Everyone is familiar with Enver's "direct action" method of playing politics. One of the ways he was wont to remove troublesome rivals in the days of the Young Turk Revolution was to go out and shoot them with his own hand. This "impulsiveness" got him into grave trouble with the Soviets in spite of all his sensible utterances to the contrary. When he was "shifted" to Bokhara so that he would not be in the way of either Kemal or the Russians, he got bored and started a war of his own. One night he fled into the hills of Afghanistan and soon began to gather recruits around him. A few nights after that one of the principal officials of the Bokharan Republic also fled to join Enver. This performance was repeated until over half the Bokharan cabinet had fled. Then fighting began and we got vague rumors of battles, but only through the Soviet press.

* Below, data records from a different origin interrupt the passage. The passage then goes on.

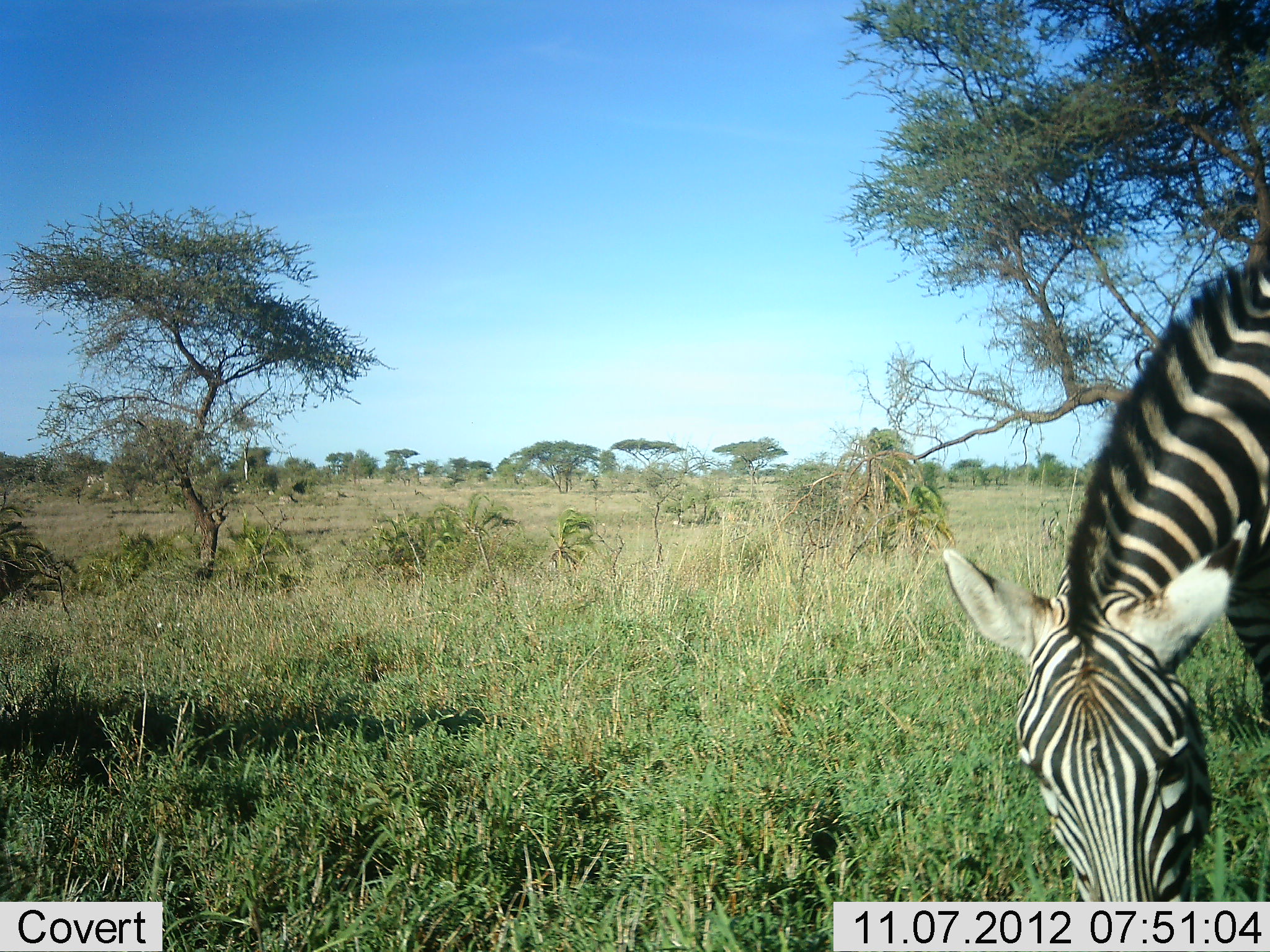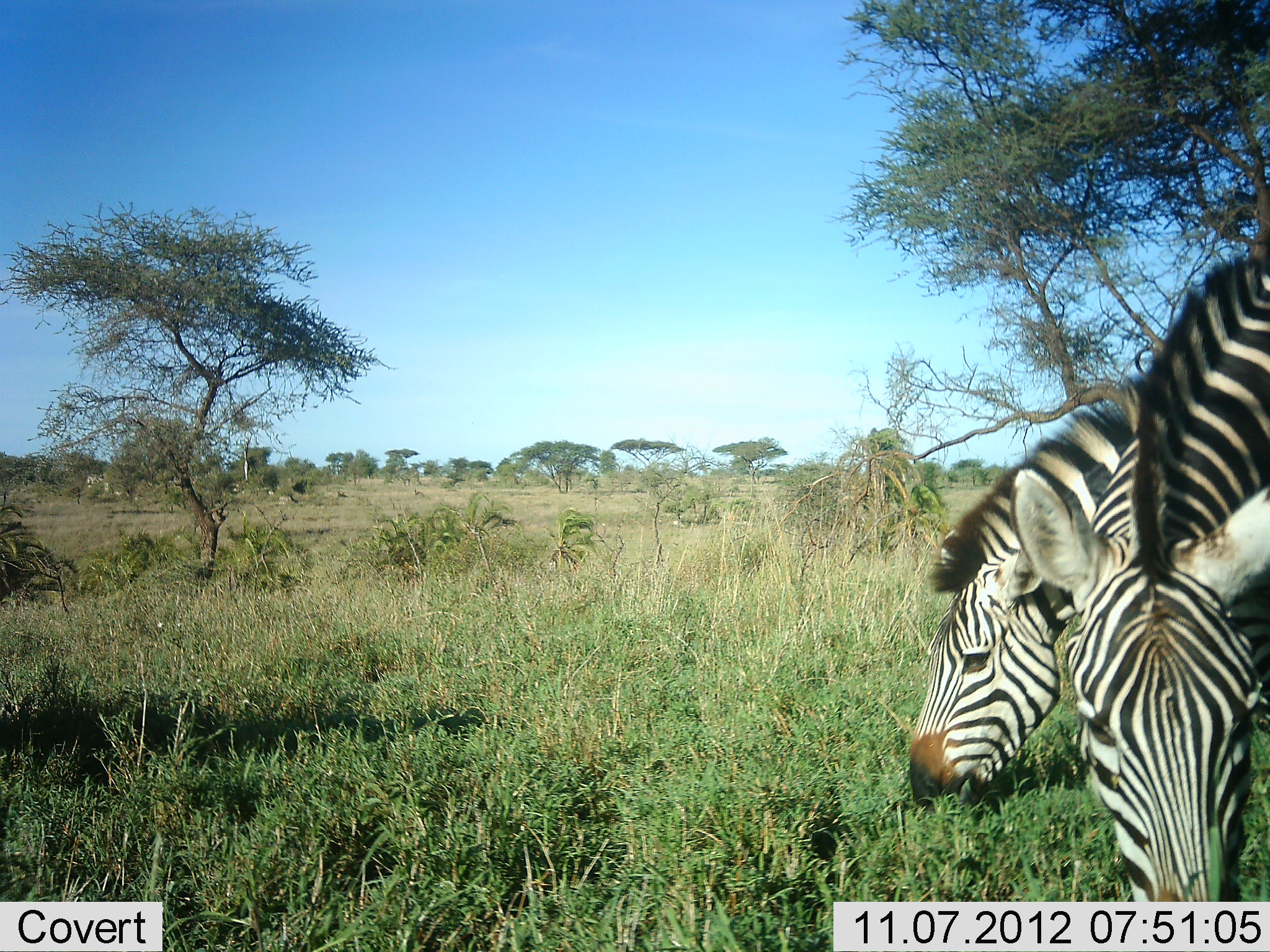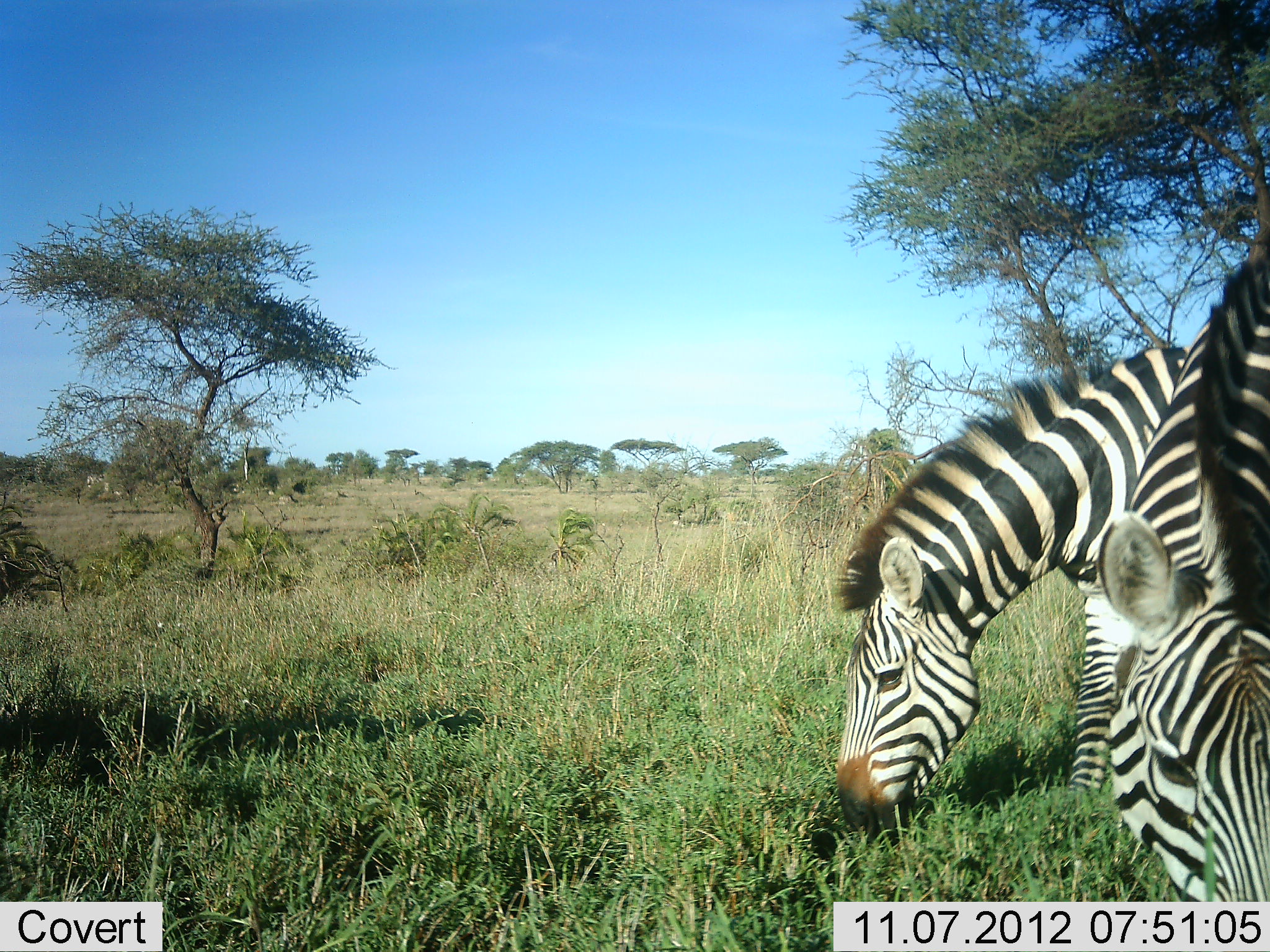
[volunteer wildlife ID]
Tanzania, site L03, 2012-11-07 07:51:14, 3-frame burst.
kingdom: Animalia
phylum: Chordata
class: Mammalia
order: Perissodactyla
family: Equidae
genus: Equus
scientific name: Equus quagga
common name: plains zebra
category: zebra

In August, 1922, we heard that Enver had been killed, that his body had been found on the field of battle. There was even romance surrounding him and his supposed death. Stories were circulated that when the body was picked up and examined, the letters of an American girl were found next his heart. I went to see Jacob Peters, who has charge now of all the Eastern Territory and who was then in Moscow. He laughed heartily and said he would show me the "information." It consisted of three very hazy telegrams which had been three weeks on the way. The men who sent the telegrams and discovered the body had never seen Enver. There was no mention of letters. And Peter's opinion of the whole affair was that there was nothing at all authentic in the story or else it was "a trick of Enver's to sham being dead."

Peters' theory proved true. Within a few days fighting began again and Enver began to win.

He had conceived the notion of uniting all Turkestan and Bokhara and Keiva to the Angora government. It places the Soviets in a strange position. They may have to give in to him, though he will not actually be an "enemy," because neither the Turks nor the Russians can afford to break their treaty. Therefore, his private war in the south embarrasses the Soviets much more than it does Kemal, who needs only to disavow any connection with it, as do all the Turkish officials. If Enver wins he will add a nice slice to Turkish territory; if he loses, Turkey will be in the same position as before.

Enver, while he will always maintain a great prestige in the Mussulman world, will never oust Kemal. Mustapha Kemal Pasha is the great popular hero of a victorious Turkey, which but for him might never have even survived. There were times in the past when Enver was more important than Kemal, but that can never happen again in Kemal's life. Both men rose from the ranks and both are the sons of peasants. And Kemal at this moment is more important than the Sultan. Greater than that no man can be under the banners of Mohammed.

One can hardly over-estimate the importance of the new Mohammedan unity, that new patriotic energy which has taken the place of the former lethargy and which already reaches out far beyond the borderland of the Faithful. The Mussulman world is reviving after a long sleep: And not only Mohammedans are uniting but the entire East and Middle East. Aside from Japan, a significant harmony is rapidly taking place, a harmony which evolves itself into a tremendous power. This power may decide the world's destiny before any other generation.

Enver and Kemal Pasha, being aware of the purport of beginning that great concord by interwoven treaties with Russia, read the stars well. There must come a day also when that great sleeping giant, China, will be part of this alliance. And the seeds of that friendship have also been planted. The Chinese official delegations which came to Moscow were not only well received by the Russians, but they hob-nobbed with the Mohammedans like brothers.